Balanche agrees that the situation can be compared with that of occupied Lebanon “in the sense that Syria has become an Iranian-Russian protectorate, and that Moscow is in a position to impose its will on the Syrian president, who is its servant”. But Balanche also notes that when Putin summons the Syrian leader to Moscow, “he does not seek to humiliate Bashar al-Assad, while the Lebanese leaders were more ostensibly mandated to Damascus”.

In this asymmetrical relationship, he continues, the Syrian president is not really in a position to say no to the Russians and is sometimes forced to make concessions. “However, he still retains a certain nuisance power to stand up to Moscow, reminding them, for example, that he remains indispensable for delivering information gathered by his intelligence services, which are crucial for the security of Russian troops in Syria,” Balanche explained.

Assad “knows that the Iranians and the Russians are obliged to put up with him, since he himself has prevented the emergence of any potential competitor, and he uses this to balance his relations with his two protectors to hang on for a while,” said Mariotti. “No one within the regime can stand up against him and he will succeed himself in the presidential election, and the Russians know this very well.”

The Syrian president has the freedom to get closer to the Iranians when the Russians are too demanding and vice versa, and when there are rifts, confirms Balanche. “He knows how to manoeuvre between these two protectors that are a bit trapped in Syria, where they are obliged to stay after having invested a lot. This, while respecting the red lines that have surely been set for him, is his situation,” he explained.

Who’s afraid of Biden?

In such a context, it remains to be seen whether the arrival of Joe Biden in the White House can revive the issue of a political transition in Syria since his predecessor, Donald Trump, had completely lost interest in the issue.

“When the Syrian regime was in the most difficulty, it was Barack Obama who was in power in the US and Joe Biden was his vice president,” recalled Mariotti. “Bashar al-Assad understood that he had little to fear, even after large scale chemical attacks. So, he should not be particularly terrified by the return of the Democrats to office. Joe Biden does not really wanting to start a tug-of-war with Moscow over an opposition that almost no longer exists.”

So, if he is assured of staying in power, can Assad hope for an international rehabilitation?
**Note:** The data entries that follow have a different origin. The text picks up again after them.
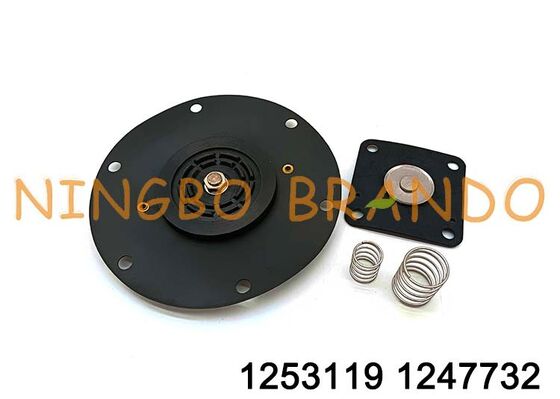 8493635 Tipo Buschjost Valvola a getto a impulso Diaframma 1253119 1247732 Membrana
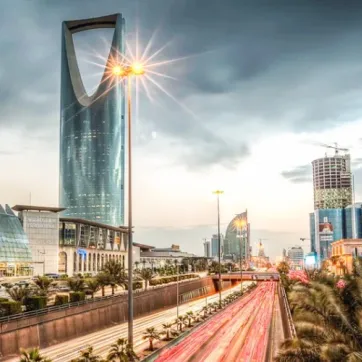 Başarılı Projeler Suudi Arabistan'da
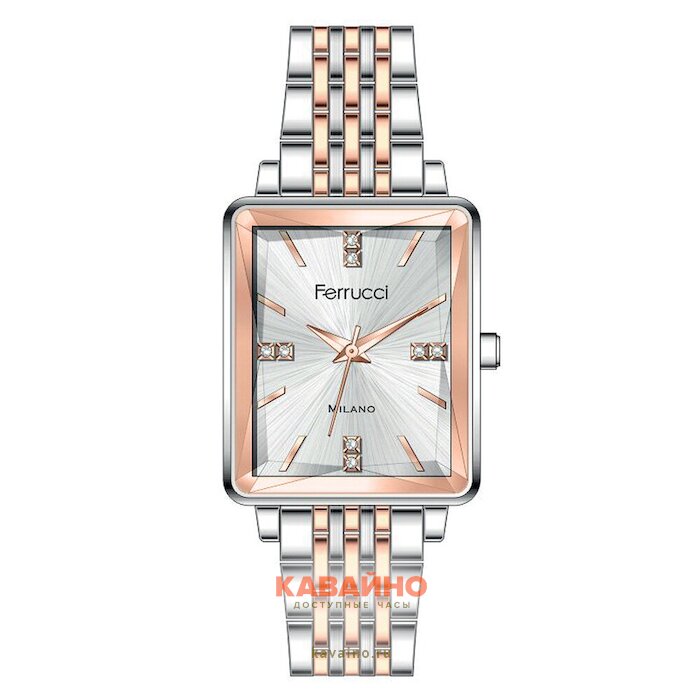 FERRUCCI 03484-02 купить в часовом интернет-магазине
Last week for instance, the foreign minister of the United Arab Emirates said tough US sanctions on Damascus were blocking Syria’s reconstruction and undermining regional reconciliation that could bring an end to 10 years of war.
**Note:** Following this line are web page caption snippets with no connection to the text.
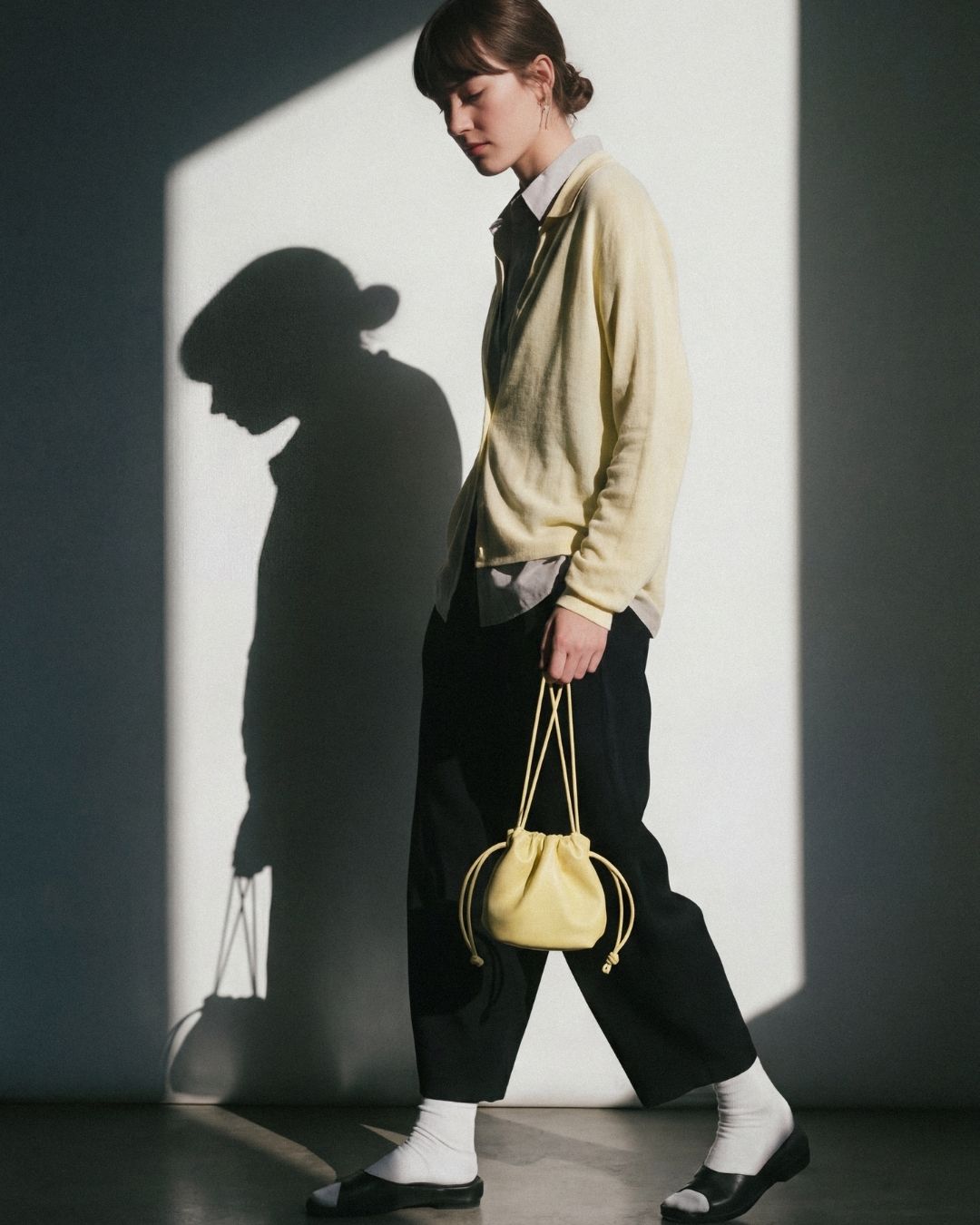 ANGELITA - Bolso Bombonera Piel SS26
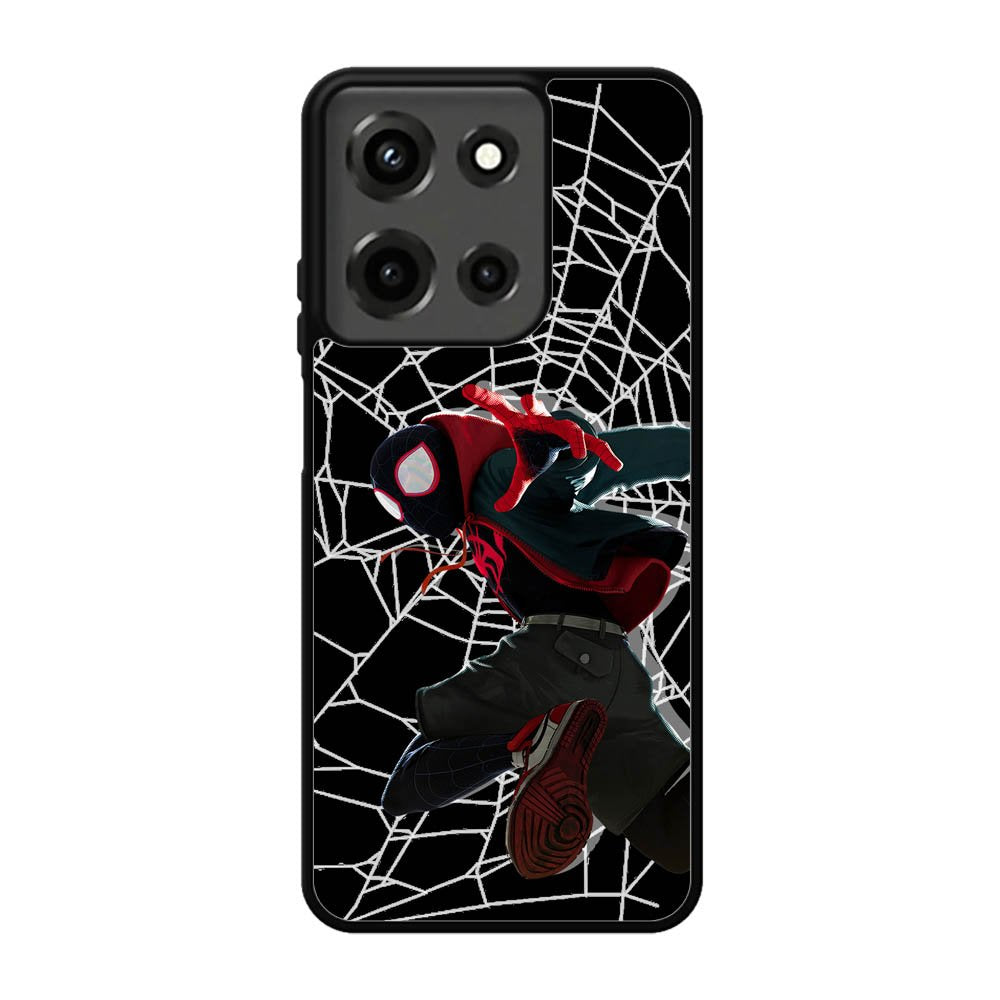 Spider Man Spider Verse Motorola Moto G 5G 2025 Case OV5231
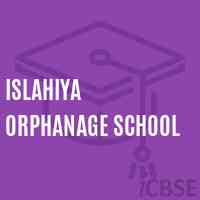 Islahiya Orphanage school Logo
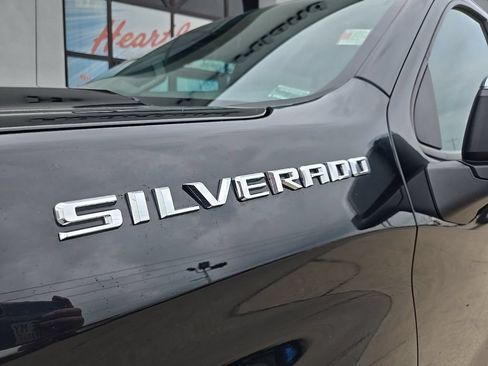 Used 2024 Chevrolet Silverado 1500 LT w/ Leather Package AWD/4WD image 19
Speaking alongside Russia’s visiting foreign minister, Sergei Lavrov, in Dubai on March 9, Emirati Foreign Minister Sheikh Abdullah bin Zayed Al Nahyan said the wider US sanctions imposed under the 2019 Caesar Syria Civilian Protection Act were making it “difficult” to achieve Arab objectives, including Syria’s restoration to the Arab League. Syria was suspended from the pan-Arab organisation in late 2011 due to Assad’s ferocious crackdown on protesters, and several Gulf powers who backed Syrian rebel movements had been betting on Assad’s quick fall.

“In terms of rehabilitation, he is lucid and guesses that he does not have much hope regarding the West, because this would require the regime to make concessions that it cannot make in terms of human rights and a political transition,” noted Balanche.

“But Bashar al-Assad can renew ties with Arab countries that seem less closed to this idea than the Europeans and Americans,” he explained, adding, “Damascus is especially looking towards Russia and China, which, in its eyes, embodies an alternative model to the Western one and with which Syria can deal economically without the question of human rights dominating the table.”